__Work to be completed__. Leave out the images and repeat every entry below exactly.

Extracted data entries

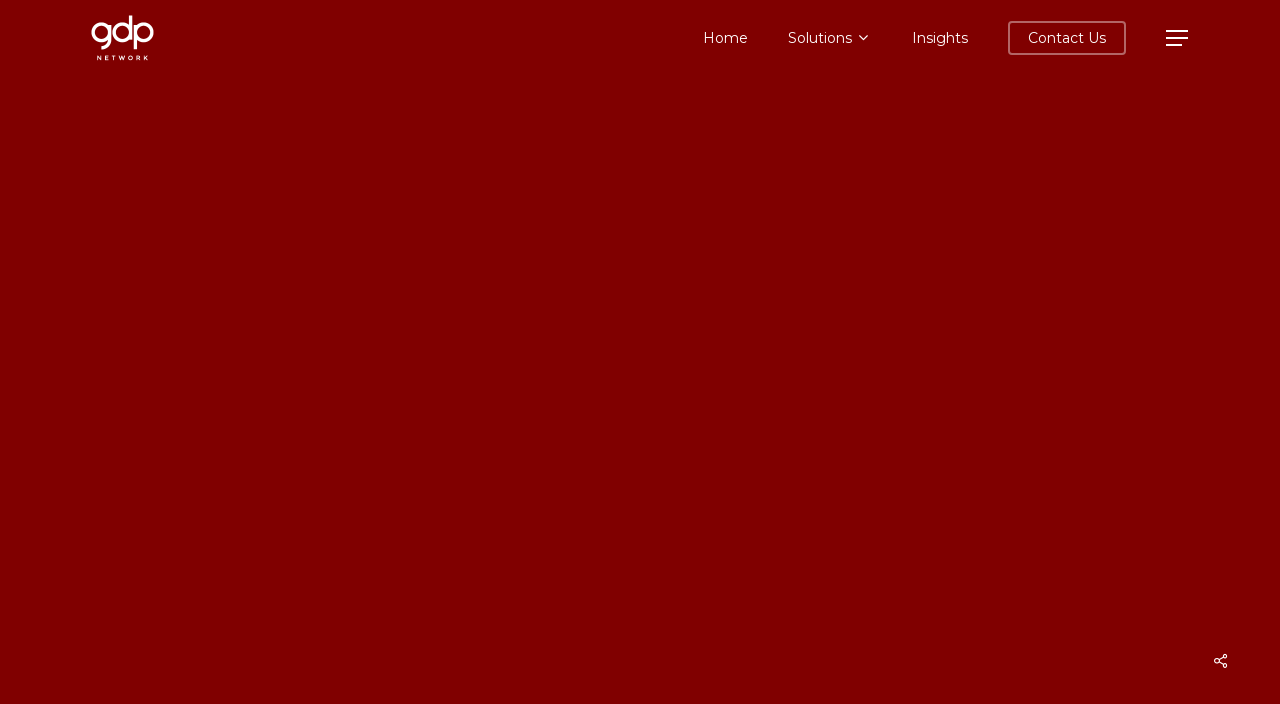

--- FILE ---
content_type: text/css
request_url: https://gdpnetwork.co.id/wp-content/uploads/useanyfont/uaf.css?ver=1727696961
body_size: 327
content:
				@font-face {
					font-family: 'gothamhtf';
					src: url('/wp-content/uploads/useanyfont/200407043621gothamHTF.woff2') format('woff2'),
						url('/wp-content/uploads/useanyfont/200407043621gothamHTF.woff') format('woff');
					  font-display: auto;
				}

				.gothamhtf{font-family: 'gothamhtf' !important;}


__Answer to this exercise__.
--- FILE ---
content_type: text/css
request_url: https://gdpnetwork.co.id/wp-content/uploads/useanyfont/uaf.css?ver=1727696961
body_size: 327
content:
				@font-face {
					font-family: 'gothamhtf';
					src: url('/wp-content/uploads/useanyfont/200407043621gothamHTF.woff2') format('woff2'),
						url('/wp-content/uploads/useanyfont/200407043621gothamHTF.woff') format('woff');
					  font-display: auto;
				}

				.gothamhtf{font-family: 'gothamhtf' !important;}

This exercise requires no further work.